I want to convert a function to Numba for performance reasons. My MWE example is below. If I remove the @njit
decorator then, the code works but with @njit
, I am getting a runtime exception. The exception is most likely coming because of the dtype=object
to define the result_arr
but I tried using dtype=float64
also, but I get similar exception.
import numpy as np
from numba import njit
from timeit import timeit
######-----------Required NUMBA function----------###
#@njit #<----without this, the code works
def required_numba_function():
nRows = 151
nCols = 151
nFrames = 24
result_arr = np.empty((151* 151 * 24), dtype=object)
for frame in range(nFrames):
for row in range(nRows):
for col in range(nCols):
size_rows = np.random.randint(8, 15)
size_cols = np.random.randint(2, 6)
args = np.random.normal(3, 2.5, size=(size_rows, size_cols)) # size is random
flat_idx = frame * (nRows * nCols) + (row * nCols + col)

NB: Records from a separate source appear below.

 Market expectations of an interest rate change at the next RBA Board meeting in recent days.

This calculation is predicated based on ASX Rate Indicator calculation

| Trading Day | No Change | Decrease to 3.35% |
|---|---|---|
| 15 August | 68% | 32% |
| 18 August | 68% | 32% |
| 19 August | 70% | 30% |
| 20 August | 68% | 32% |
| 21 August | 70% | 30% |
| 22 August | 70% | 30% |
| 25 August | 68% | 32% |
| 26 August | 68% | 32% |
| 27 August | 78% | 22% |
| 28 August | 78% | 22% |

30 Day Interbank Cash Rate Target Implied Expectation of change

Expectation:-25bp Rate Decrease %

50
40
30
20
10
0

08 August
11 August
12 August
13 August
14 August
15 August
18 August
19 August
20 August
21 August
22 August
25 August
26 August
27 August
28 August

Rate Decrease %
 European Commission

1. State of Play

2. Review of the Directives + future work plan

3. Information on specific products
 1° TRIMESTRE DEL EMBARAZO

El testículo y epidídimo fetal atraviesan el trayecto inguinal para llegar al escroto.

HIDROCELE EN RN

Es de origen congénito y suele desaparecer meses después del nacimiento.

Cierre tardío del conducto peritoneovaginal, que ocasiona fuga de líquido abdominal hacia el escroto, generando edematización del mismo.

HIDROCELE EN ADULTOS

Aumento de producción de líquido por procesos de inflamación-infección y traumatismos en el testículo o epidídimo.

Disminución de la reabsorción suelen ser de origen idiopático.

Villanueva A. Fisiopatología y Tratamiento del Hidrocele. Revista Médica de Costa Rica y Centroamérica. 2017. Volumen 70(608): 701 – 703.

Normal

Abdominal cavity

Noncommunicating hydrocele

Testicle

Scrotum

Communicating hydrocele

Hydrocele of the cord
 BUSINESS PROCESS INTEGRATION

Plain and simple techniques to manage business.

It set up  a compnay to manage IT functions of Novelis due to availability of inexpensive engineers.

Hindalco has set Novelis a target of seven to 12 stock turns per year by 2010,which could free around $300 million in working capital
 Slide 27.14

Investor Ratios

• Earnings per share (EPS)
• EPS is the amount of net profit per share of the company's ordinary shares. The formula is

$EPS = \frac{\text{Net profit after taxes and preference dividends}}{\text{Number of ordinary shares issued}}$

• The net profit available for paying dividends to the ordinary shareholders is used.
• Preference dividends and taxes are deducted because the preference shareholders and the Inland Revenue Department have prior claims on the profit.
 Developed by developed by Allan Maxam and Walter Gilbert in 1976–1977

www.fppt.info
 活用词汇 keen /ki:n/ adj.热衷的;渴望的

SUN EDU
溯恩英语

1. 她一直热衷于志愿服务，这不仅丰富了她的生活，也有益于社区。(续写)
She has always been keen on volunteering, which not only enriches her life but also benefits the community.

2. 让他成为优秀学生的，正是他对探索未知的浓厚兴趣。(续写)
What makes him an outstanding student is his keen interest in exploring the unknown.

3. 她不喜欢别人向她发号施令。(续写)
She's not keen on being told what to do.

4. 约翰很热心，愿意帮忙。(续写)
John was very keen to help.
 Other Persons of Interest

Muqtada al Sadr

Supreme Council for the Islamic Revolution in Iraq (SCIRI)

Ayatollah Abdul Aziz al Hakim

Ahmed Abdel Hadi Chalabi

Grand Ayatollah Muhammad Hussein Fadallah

result_arr[flat_idx] = args
return result_arr
######------------------main()-------##################
if __name__ == "__main__":
required_numba_function()
print()
How can I resolve the Numba exception?
As you say that a list of arrays is fine, you can just replace the assignment of result_array
with an empty array of dtype=object
with an empty list that you append to at each iteration - this is compatible with numba:
@nb.njit
def required_numba_function2():
np.random.seed(0) # Just for testing, you seem to have to set the seed within the function for numba to be aware of it
nRows = 151
nCols = 151
nFrames = 24
result_arr = []
for frame in range(nFrames):
for row in range(nRows):
for col in range(nCols):
size_rows = np.random.randint(8, 15)
size_cols = np.random.randint(2, 6)
args = np.random.normal(3, 2.5, size=(size_rows, size_cols)) # size is random
result_arr.append(args)
return result_arr
Test
np.random.seed(0)
result = required_numba_function()
result2 = required_numba_function2()
for i, j in zip(result, result2):
assert np.allclose(i, j)
Time:
%timeit required_numba_function()
%timeit required_numba_function2()
2.08 s ± 37.1 ms per loop (mean ± std. dev. of 7 runs, 1 loop each)
606 ms ± 3.43 ms per loop (mean ± std. dev. of 7 runs, 1 loop each)